PAGE EXTRACT:
□ □ □ □ □

The basic idea was to train a supervised classifier to categorize each comment and therefore each post. This should work similar to a spam filter in an email application: Each email marked as ‘spam’ will train a classifier which can categorize emails on its own in good or bad (which actually means spam). I wanted to do the same but with comments instead of emails and with three instead of two categories.

Training

A classifier is only as good as its training data. In case of a spam filter the training data are emails marked as ‘spam’ by the user. This makes the training data very good and very individual to each user. In my case I decided to use Amazon product reviews.

Amazon Product Reviews

Amazon product reviews are a great way to retrieve training data. They are marked with stars in 5 categories, they are available in many languages and for many domains and you can crawl them very easily. The only thing you have to do is to sign up a free developer account on Amazon and get started with your favorite language (there are libraries for most common languages out there).

Once the classifier is trained, it can be saved to a file and used further on. It doesn’t need to be updated anymore. However, the performance of the application depends completely on the classifier. Therefore it should be trained and tested carefully.

Validation

I tested different classifiers and different pre-processing steps of the Amazon Reviews. Below you can see a comparison between a Bayes Classifier and a SVM. The SVM beats the Bayes Classifier by 10% or more. However, its performance also depends dramatically on the pre-processing of the raw reviews.

Type of classfier No pre-processing Bi-grams Only adjectives No stop words
Bayes Classifier 71% accuracy 65% accuracy 70% accuracy 72% accuracy
SVM 85% accuracy 86% accuracy 78% accuracy 84% accuracy

Problems with validation

All tests were made with a 10-fold cross-validation. The only problem with those tests is, that I trained and tested with reviews from Amazon, but my final data were comments on blog posts which is not the exact same domain. Since Hackernews and Reddit are both about computer science I used reviews from SSDs, Microsoft and Apple software or computer games to be as close as possible to my final domain. However, I can’t really validate my final results. This has two reasons:

  • I don’t have a huge number of tagged blog posts and comments to compare them with the results of the classifier.

□ □ □ □ □

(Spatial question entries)
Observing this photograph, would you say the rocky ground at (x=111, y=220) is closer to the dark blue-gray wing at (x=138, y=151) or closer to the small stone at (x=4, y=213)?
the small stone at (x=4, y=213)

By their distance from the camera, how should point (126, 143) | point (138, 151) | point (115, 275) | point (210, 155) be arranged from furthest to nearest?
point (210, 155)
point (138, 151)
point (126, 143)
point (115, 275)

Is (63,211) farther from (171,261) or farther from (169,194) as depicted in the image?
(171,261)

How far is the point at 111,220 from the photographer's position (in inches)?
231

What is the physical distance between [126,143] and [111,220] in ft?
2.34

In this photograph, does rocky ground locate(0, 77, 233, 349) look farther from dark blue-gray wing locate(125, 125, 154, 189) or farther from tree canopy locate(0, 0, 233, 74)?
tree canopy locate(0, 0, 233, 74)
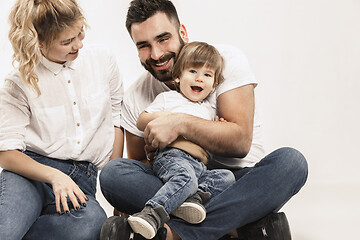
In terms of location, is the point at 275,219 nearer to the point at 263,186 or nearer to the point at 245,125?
the point at 263,186

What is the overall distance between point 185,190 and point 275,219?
423 millimetres

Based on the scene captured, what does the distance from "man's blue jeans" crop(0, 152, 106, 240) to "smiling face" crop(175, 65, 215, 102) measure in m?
0.64

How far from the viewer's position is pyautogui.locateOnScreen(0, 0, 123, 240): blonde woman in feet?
7.73

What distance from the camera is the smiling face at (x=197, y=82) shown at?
254 centimetres

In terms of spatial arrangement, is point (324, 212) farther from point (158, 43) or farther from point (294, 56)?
point (158, 43)

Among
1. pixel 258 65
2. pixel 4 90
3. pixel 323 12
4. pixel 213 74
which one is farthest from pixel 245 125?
pixel 323 12

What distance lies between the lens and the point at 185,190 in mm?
2188

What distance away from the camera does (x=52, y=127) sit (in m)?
2.54

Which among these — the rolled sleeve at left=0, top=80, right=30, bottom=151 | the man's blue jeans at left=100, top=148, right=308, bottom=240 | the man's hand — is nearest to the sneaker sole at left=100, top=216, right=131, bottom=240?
the man's blue jeans at left=100, top=148, right=308, bottom=240

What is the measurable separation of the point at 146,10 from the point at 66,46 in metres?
0.47

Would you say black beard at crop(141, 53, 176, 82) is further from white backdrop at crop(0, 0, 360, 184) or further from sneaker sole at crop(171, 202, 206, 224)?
white backdrop at crop(0, 0, 360, 184)

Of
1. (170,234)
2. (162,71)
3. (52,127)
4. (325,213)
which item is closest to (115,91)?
(162,71)

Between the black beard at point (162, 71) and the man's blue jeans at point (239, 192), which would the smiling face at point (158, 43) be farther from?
the man's blue jeans at point (239, 192)

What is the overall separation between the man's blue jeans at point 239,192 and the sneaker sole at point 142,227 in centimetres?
21
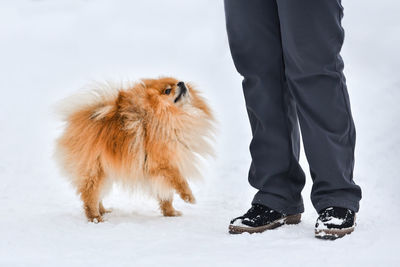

□ □ □ □ □

JOB A: Print the part of the comment-classifier extract from "Amazon product reviews are" to "and tested carefully.".
JOB B: List the pre-processing settings that the accuracy table in the comment-classifier extract compares.

PROBLEM SOLUTION A:
Amazon product reviews are a great way to retrieve training data. They are marked with stars in 5 categories, they are available in many languages and for many domains and you can crawl them very easily. The only thing you have to do is to sign up a free developer account on Amazon and get started with your favorite language (there are libraries for most common languages out there).

Once the classifier is trained, it can be saved to a file and used further on. It doesn’t need to be updated anymore. However, the performance of the application depends completely on the classifier. Therefore it should be trained and tested carefully.

PROBLEM SOLUTION B:
- No pre-processing
- Bi-grams
- Only adjectives
- No stop words